The Children's Health Insurance Program Reauthorization Act of 2009 was signed into law on February 4, 2009. One provision of the Act imposed a floor stocks tax on all tobacco products (except large cigars), cigarette papers and cigarette tubes held for sale on April 1, 2009. A floor stocks tax is a one-time excise tax placed on a commodity undergoing a tax increase. The amount of the floor stocks tax is equal to the difference between the new tax rate and the one just previous to it.  The Act stipulated that the floor stocks tax must be paid on or before August 1, 2009. 

Working without any additional funding and faced with a short time frame, TTB collected 1.2 billion dollars in tobacco floor stocks tax from over 200,000 businesses that held tobacco products for sale on April 1, 2009. Efforts to identify potential taxpayers resulted in notices issued to over 450,000 business addresses across the US, many of which were previously not of record with TTB. 

UPDATED LISTS OF FAA BASIC PERMIT HOLDERS ARE NOW AVAILABLE

TTB is required to make available to the public records that are requested and released on a frequent basis. We have provided links to listings of alcohol industry members who hold permits under the Federal Alcohol Administration Act. These permits allow production, bottling, importation or distribution of beverage alcohol products. Internal Revenue Code (IRC) rules that protect taxpayer records from disclosure, prevent publication of lists for brewers, industrial alcohol producers and users, as well as all tobacco permit holders. Protected information concerning these types of businesses is not available to the public.

We will post updates to these listings quarterly. These lists are available for viewing and download from our website - click on the "FOIA" icon under "Information by Topic" on our homepage, or follow this link: http://www.ttb.gov/foia/index.shtml

Our FOIA page is a good place to start if you seek information concerning TTB's regulated industries.

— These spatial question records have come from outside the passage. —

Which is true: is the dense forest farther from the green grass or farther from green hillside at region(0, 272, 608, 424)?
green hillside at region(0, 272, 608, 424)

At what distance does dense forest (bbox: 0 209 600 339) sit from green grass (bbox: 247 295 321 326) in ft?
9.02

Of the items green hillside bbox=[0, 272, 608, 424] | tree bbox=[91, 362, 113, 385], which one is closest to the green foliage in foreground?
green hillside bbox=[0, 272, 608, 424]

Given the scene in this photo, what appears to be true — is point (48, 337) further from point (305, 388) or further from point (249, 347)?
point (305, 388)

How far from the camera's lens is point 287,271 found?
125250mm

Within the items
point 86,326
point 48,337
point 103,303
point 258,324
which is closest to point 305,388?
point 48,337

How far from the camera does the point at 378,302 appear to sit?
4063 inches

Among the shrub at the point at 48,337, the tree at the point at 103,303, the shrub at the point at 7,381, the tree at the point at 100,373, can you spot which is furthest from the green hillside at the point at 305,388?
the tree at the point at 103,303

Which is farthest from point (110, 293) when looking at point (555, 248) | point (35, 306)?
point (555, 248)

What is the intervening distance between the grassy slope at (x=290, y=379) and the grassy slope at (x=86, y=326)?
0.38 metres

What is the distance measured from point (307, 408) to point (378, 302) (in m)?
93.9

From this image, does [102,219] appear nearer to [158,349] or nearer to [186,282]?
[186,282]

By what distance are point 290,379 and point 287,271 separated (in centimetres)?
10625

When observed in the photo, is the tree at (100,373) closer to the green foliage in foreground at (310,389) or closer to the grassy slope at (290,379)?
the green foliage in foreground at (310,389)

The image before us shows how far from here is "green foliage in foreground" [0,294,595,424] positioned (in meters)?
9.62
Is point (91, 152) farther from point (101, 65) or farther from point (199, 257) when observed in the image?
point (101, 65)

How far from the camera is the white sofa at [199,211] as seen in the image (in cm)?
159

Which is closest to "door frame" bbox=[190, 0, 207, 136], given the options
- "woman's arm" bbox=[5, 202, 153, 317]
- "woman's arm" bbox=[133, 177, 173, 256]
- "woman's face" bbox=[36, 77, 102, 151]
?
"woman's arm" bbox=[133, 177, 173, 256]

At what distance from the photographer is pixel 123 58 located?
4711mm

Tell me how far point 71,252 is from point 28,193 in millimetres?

If you have any questions, please contact Helen Belt, Disclosure Services, at (202) 453-2063 or TTBFOIA@ttb.gov.

As of September 2009, listings of permit holders are available as follows: Spirits Producer and Bottler Permit List:

Wine Producer and Blender Permit Lists:

Alcohol Wholesaler Permit Lists:

Alcohol Importer Permit Lists:

NORTH CAROLINA MAN SENT TO PRISON AND BARRED FROM TOBACCO INDUSTRY

ABINGDON, VIRGINIA -- Terence P. McLaughlin, an Ayden, North Carolina, business owner was sentenced to imprisonment for a term of one year, barred from any involvement in the tobacco industry for ten years, and ordered to forfeit $801,495 to the United States after admitting to conspiring to avoid federal excise tax on cigarettes removed from his factory and being part of a contraband cigarette trafficking scheme. McLaughlin's company, CLP Inc., was also sentenced today. In addition, as part of his plea agreement McLaughlin agreed to pay over $950,000.00 in past due excise taxes.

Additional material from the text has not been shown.